───── Raw data ─────

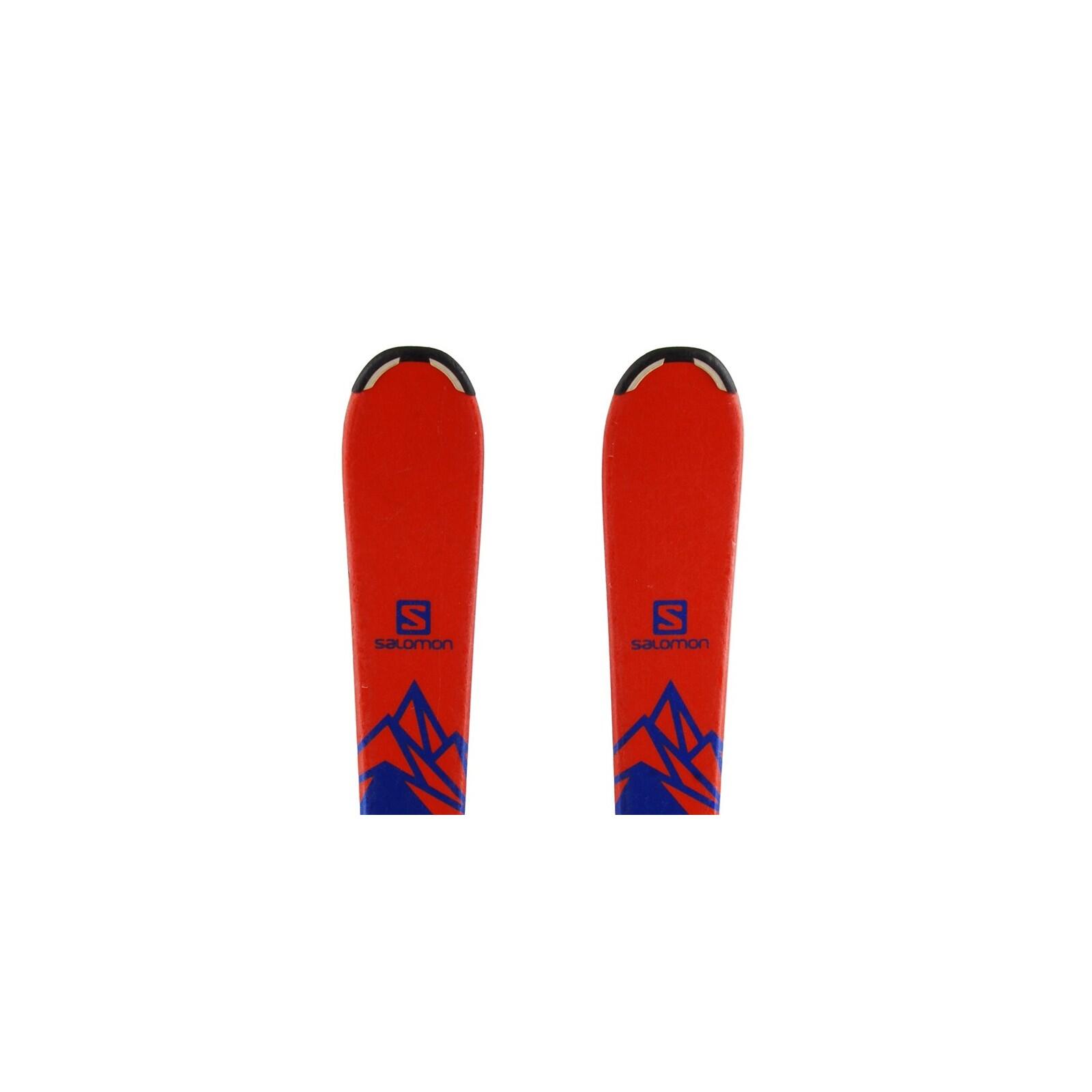 RECONDITIONNE - Ski Junior Salomon Qst Max Jr + Fixations 2/4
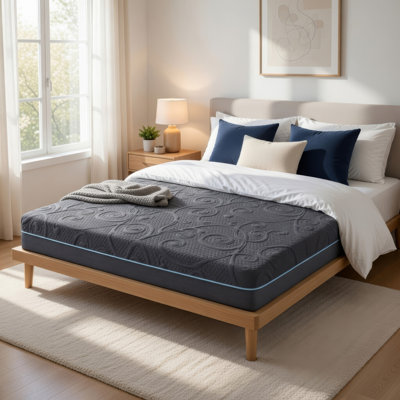 Kae Queen Size Mattress, Hybrid Cool Gel Infused Memory Foam, 8 Inch Firm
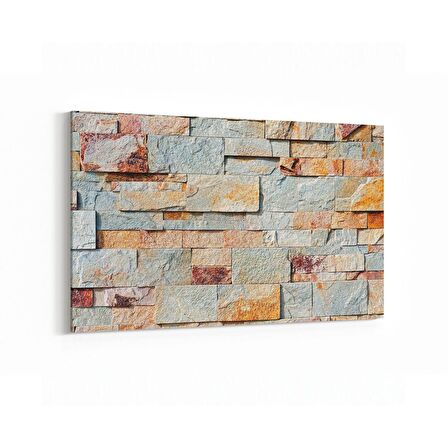 Olla 17390Y Taş / Tuğla Görseli Yatay Kanvas Tablo (Ölçü: 150X100)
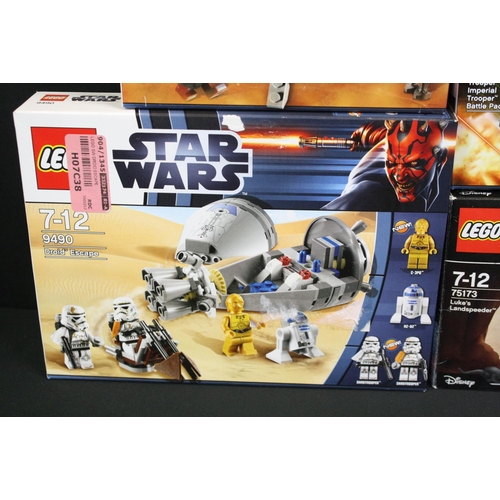 1425 - Star Wars - Five boxed Lego Star Wars sets to include 9490 Droid Escape, 9488 Elite Clone Trooper & ... 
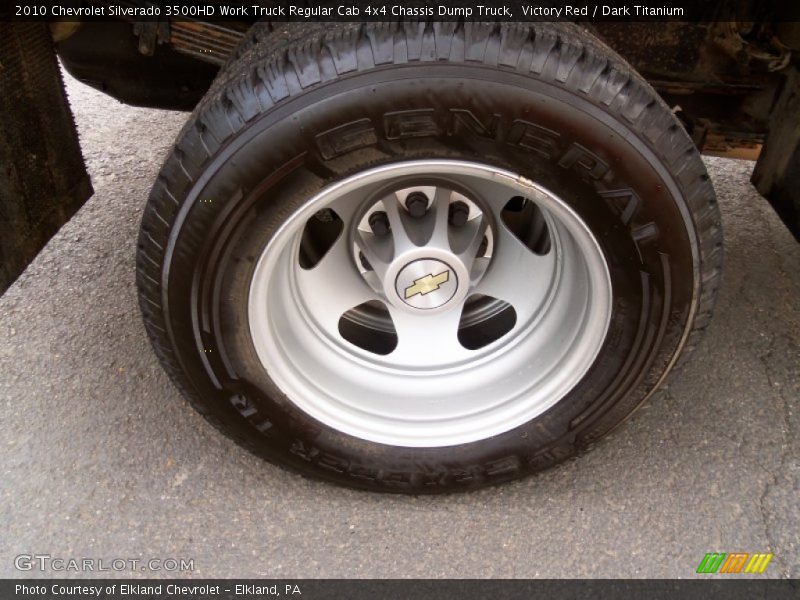  2010 Silverado 3500HD Work Truck Regular Cab 4x4 Chassis Dump Truck Wheel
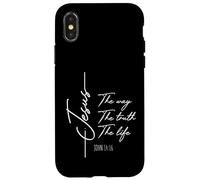 Carcasa para iPhone X/XS Christian Worship Women Men Kids Jesus The Way Truth Life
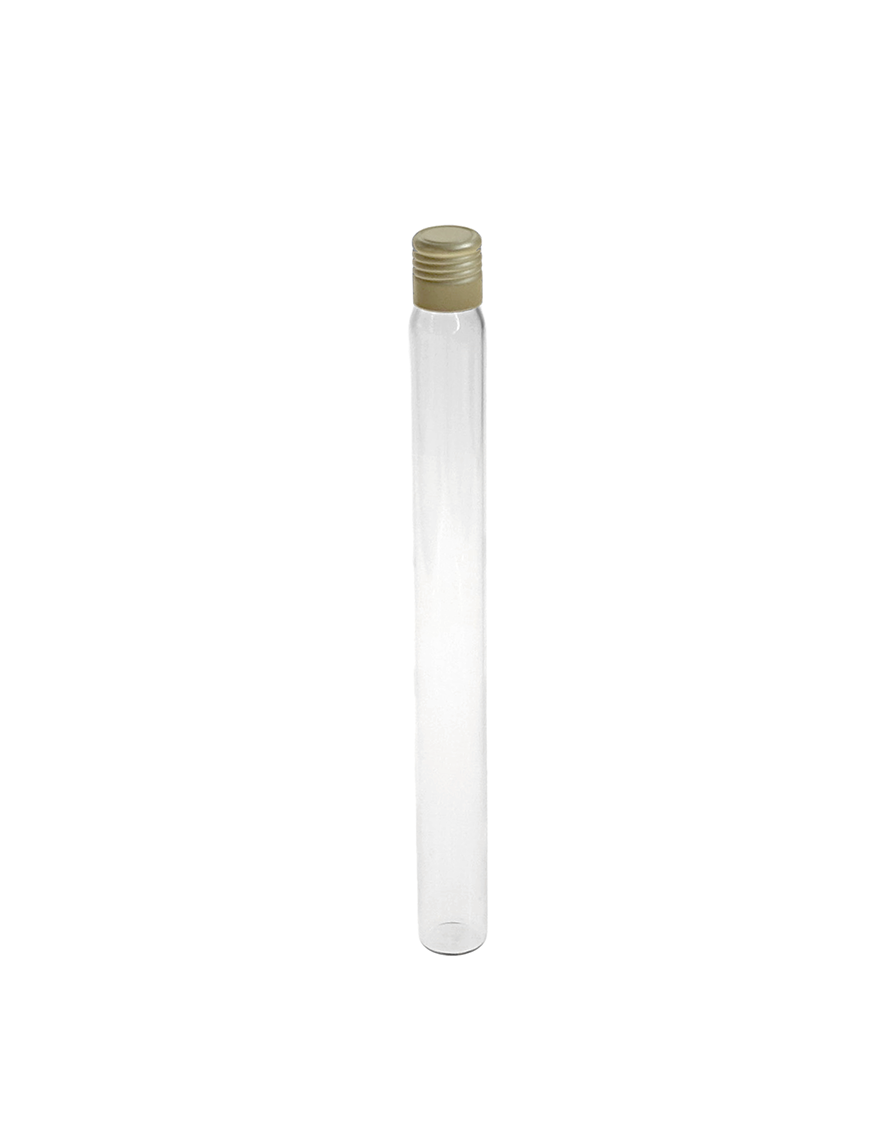 Tube verre 200 mm ø 19 Fond plat - 40ml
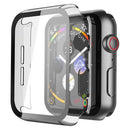 For Apple Watch Series 9 / 8 / 7 41mm Hard PC Case with Touch Sensitive Tempered Glass Screen Protector - Transparent - 1
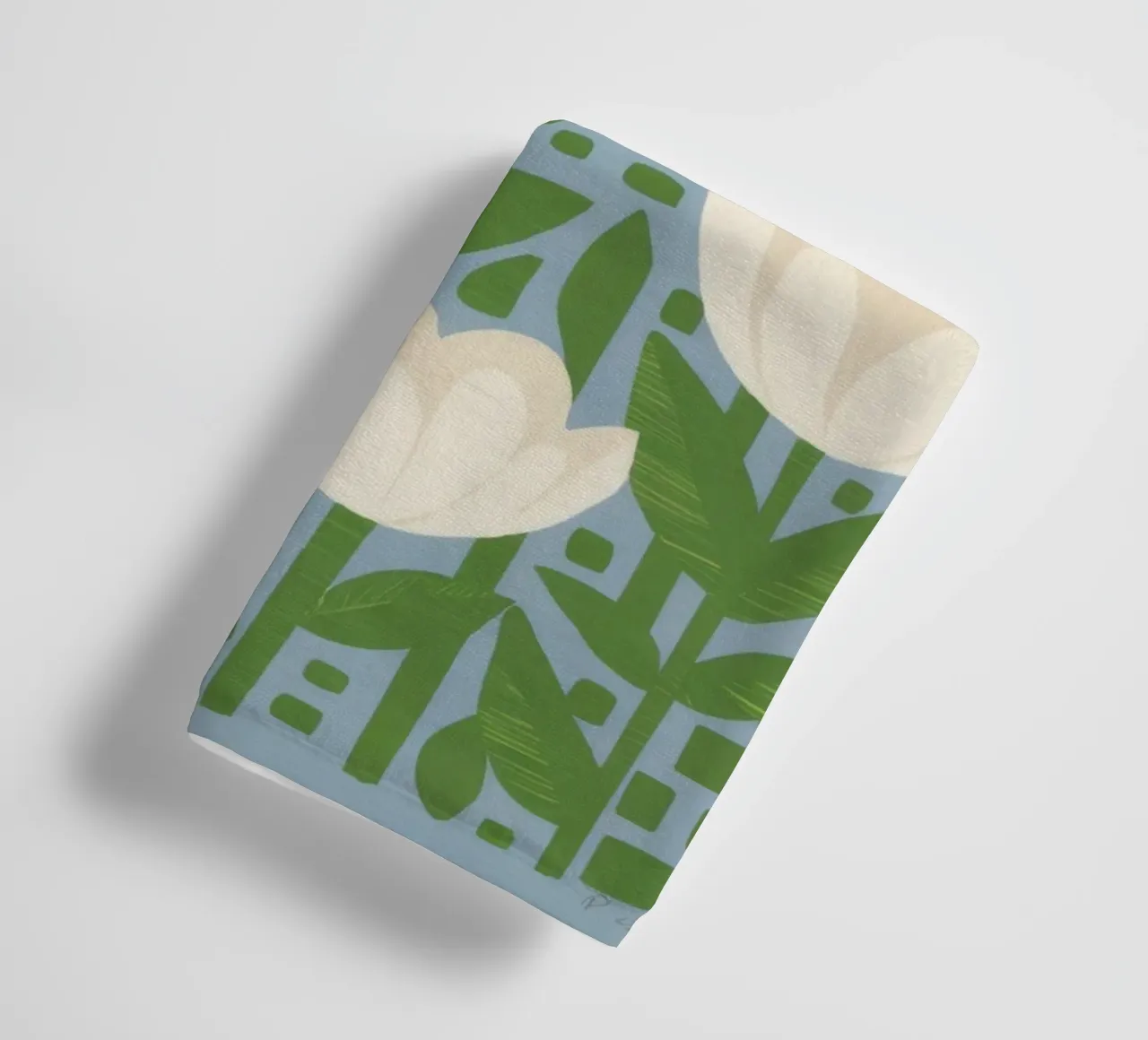 Witte tulp Serenity badhanddoek van Lunar Valentina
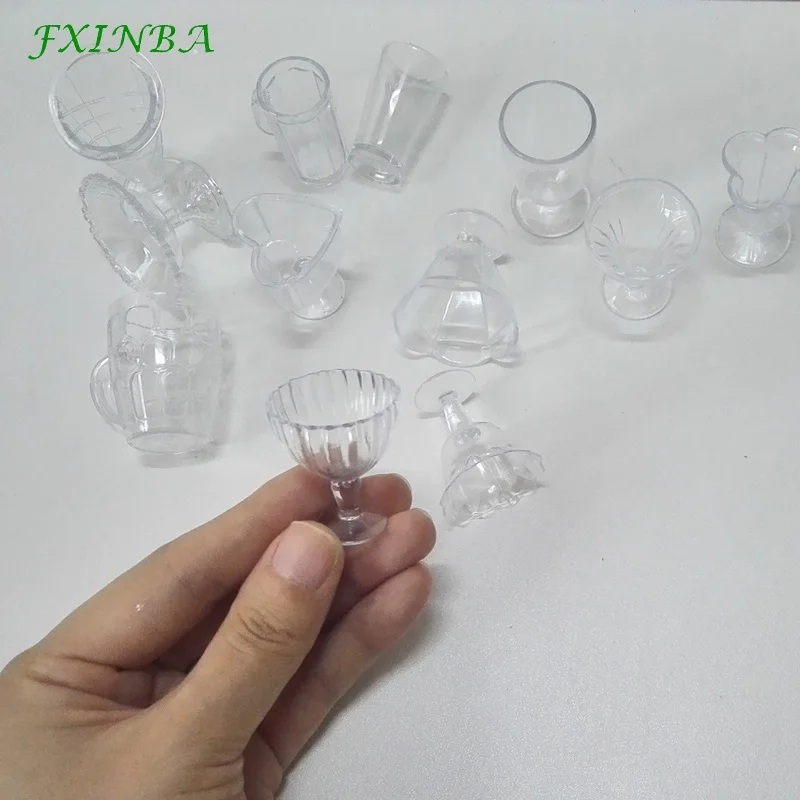 FXINBA 12 шт./компл. мини-чашки для слизи DIY моделирование глина торт украшения разбрызгивает игрушки коробочка с грязью Lizun поставки слаймов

─────

■ **What the exercise asks**: The final stretch of the data, from the line with "Tube verre 200 mm ø 19 Fond plat - 40ml" through its last line, is to be retyped exactly; pictures are not part of the copy.

■ **Your solution**:
 Tube verre 200 mm ø 19 Fond plat - 40ml
 For Apple Watch Series 9 / 8 / 7 41mm Hard PC Case with Touch Sensitive Tempered Glass Screen Protector - Transparent - 1
 Witte tulp Serenity badhanddoek van Lunar Valentina
 FXINBA 12 шт./компл. мини-чашки для слизи DIY моделирование глина торт украшения разбрызгивает игрушки коробочка с грязью Lizun поставки слаймов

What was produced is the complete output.